What needs to be done: Transcribe the passage of the SIMILAR TO character-matching excerpt from "Match a character identical to one character" up to and including "phone varchar(14)".

Excerpt:

>>>

Match a character not identical to one of <character enumeration>: <left bracket> <circumflex> <character enumeration>... <right bracket>

   'b' SIMILAR TO '[^abc]'    -- false
   'd' SIMILAR TO '[^abc]'    -- true

Match a character identical to one of <character enumeration include> but not identical to one of <character enumeration exclude>: <left bracket> <character enumeration include>... <circumflex> <character enumeration exclude>...

   '3' SIMILAR TO '[[:DIGIT:]^3]'    -- false
   '4' SIMILAR TO '[[:DIGIT:]^3]'    -- true

Match a character identical to one character included in <character class identifier>. Refer to the table of Character Class Identifiers, above. May be used with <circumflex> to invert the logic (see above): <left bracket> <colon> <character class identifier> <colon> <right bracket>

   '4' SIMILAR TO '[[:DIGIT:]]'  -- true
   'a' SIMILAR TO '[[:DIGIT:]]'  -- false
   '4' SIMILAR TO '[^[:DIGIT:]]' -- false
   'a' SIMILAR TO '[^[:DIGIT:]]' -- true

Examples

create table department (

 number numeric(3) not null,
 name varchar(25) not null,
 phone varchar(14)

<<<

Study material:
>>>

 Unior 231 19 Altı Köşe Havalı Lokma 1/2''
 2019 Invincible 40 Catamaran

<<<
>>>

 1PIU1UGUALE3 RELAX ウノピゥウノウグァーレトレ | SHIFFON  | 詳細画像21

<<<

Response area:
Match a character identical to one character included in <character class identifier>. Refer to the table of Character Class Identifiers, above. May be used with <circumflex> to invert the logic (see above): <left bracket> <colon> <character class identifier> <colon> <right bracket>

   '4' SIMILAR TO '[[:DIGIT:]]'  -- true
   'a' SIMILAR TO '[[:DIGIT:]]'  -- false
   '4' SIMILAR TO '[^[:DIGIT:]]' -- false
   'a' SIMILAR TO '[^[:DIGIT:]]' -- true

Examples

create table department (

 number numeric(3) not null,
 name varchar(25) not null,
 phone varchar(14)